The most disturbing aspect of the “Helter Skelter” TV movie was showing how the young women — Susan Atkins, Leslie Van Houten and Patricia Krenwinkel — along with Tex Watson — not only willingly carried out these brutal murders, but in the case of Atkins and Van Houten, remained unrepentant after being captured and put on trial.

One of the disquieting parts of “Helter Skelter” was Atkins, portrayed by Nancy Wolfe, serenely and matter-of-factly giving her testimony to a grand jury, presenting the gruesome details of the crimes.

While “House of Manson” does a good job of putting the spotlight on Charles Manson — Kiser is at his best during his preaching to his followers, displaying a man who might have been brilliant and productive had those gifts been properly nurtured — the movie would have benefited from additional footage showcasing the actual murderers.

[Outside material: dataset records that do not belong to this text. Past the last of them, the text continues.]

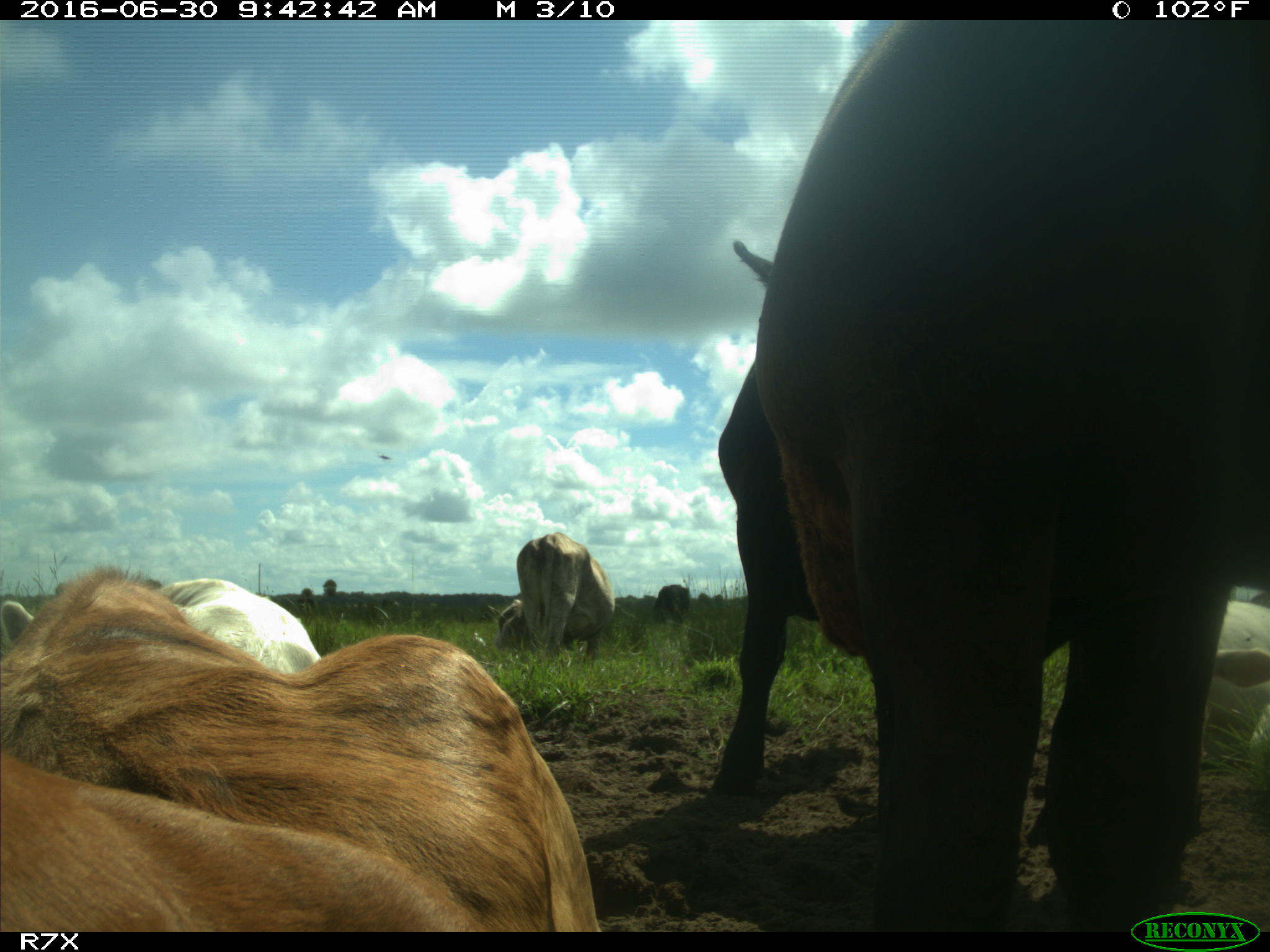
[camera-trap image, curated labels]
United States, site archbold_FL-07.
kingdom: Animalia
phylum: Chordata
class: Mammalia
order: Artiodactyla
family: Bovidae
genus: Bos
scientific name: Bos taurus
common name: domestic cow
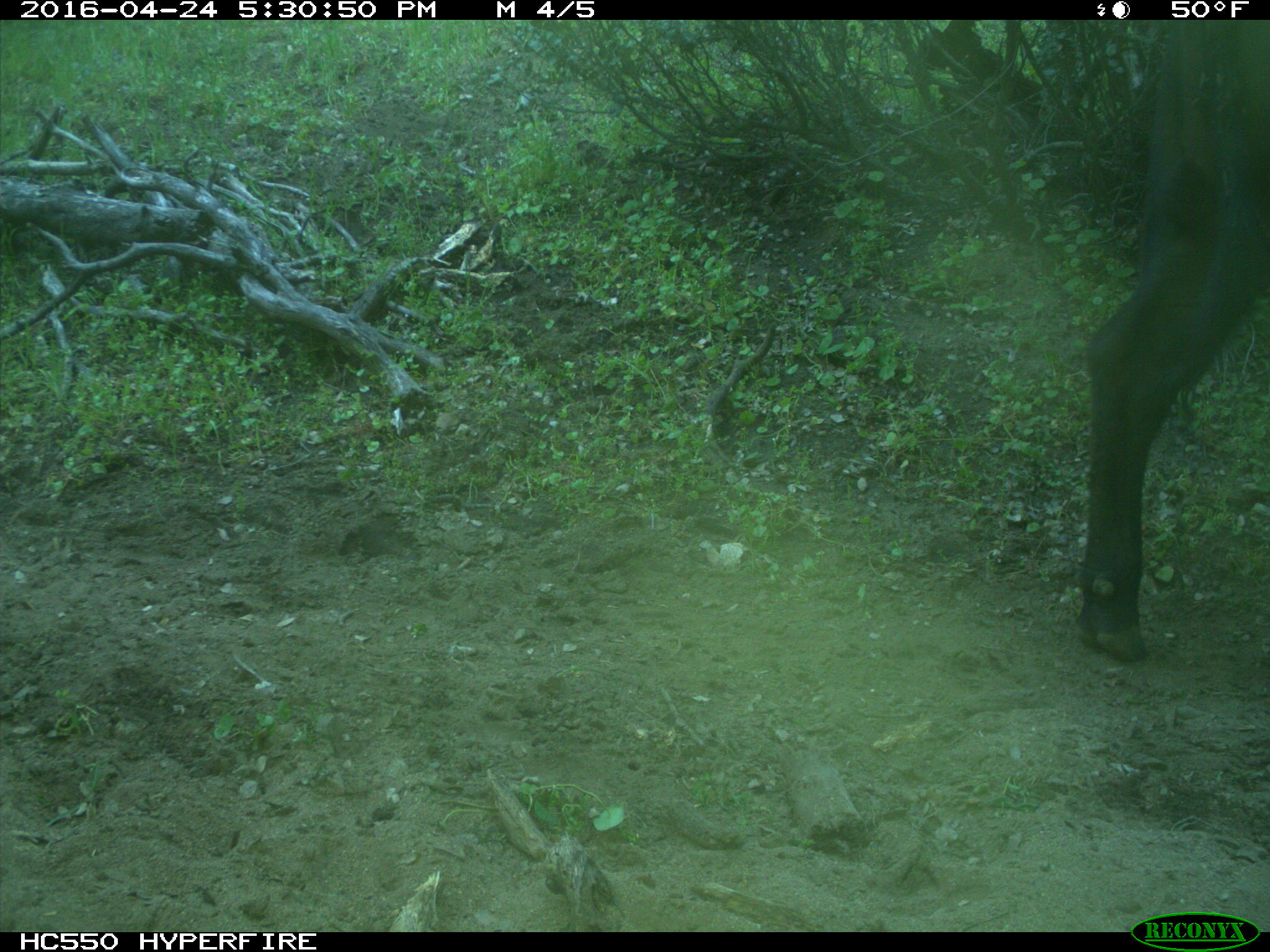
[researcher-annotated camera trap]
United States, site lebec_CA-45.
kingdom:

Devanny Pinn stands out as Atkins, first seen as a person who seems finally to have found a place where she can fit in — content and loving — who soon becomes an ardent follower of Manson and giggles at the prospect of killing people. Her blissful, smiling confession to police of the murders is chilling. It is an unsettling scene that etches itself indelibly into the viewer’s mind.

That Atkins revels in her actions is terrifying, given the abhorrent nature of the killing, unflinchingly presented in the movie. Particularly horrific is the repeated stabbings of Abigail Folger, played by Tristan Risk — who was riveting as the disturbed woman in Jessica Cameron’s “Mania” and delivered a stunning performance as Beatress, the Betty Boop-like stripper in the Soska Sisters’ “American Mary.” Bolger, mortally wounded, begs her killer to stop. “I’m already dead,” she chokes out. But the stabbing continues.

Kiser’s Manson is so lacking in conscience that he will say and do anything to achieve his goals. When he is able to surround himself with people willing to blindly accept every word he says and eagerly do his bidding, he becomes a menace.

Watson (Reid Warner) becomes an able lieutenant to Manson, directing and participating in the attacks on the victims, finding Atkins and Van Houten (Julie Rose) particularly motivated to kill in adrenalin-fueled fury.

Erin Marie Hogan portrays Manson family member Linda Kasabian as a person caught up in the pseudo wisdom of Manson but clueless as to what is going to happen when she is sent with the others to carry out Manson’s directives. Horrified by the murders she sees, she eventually would become a key witness for the prosecution.

“House of Manson” is a riveting retelling of a bloody chapter in American crime. Slagle’s script, ably played out by Kiser, Pinn, Hogan and others, captures the viewer’s attention, and even though you know what is going to happen, you cannot help but watch with fascination as it it unfolds.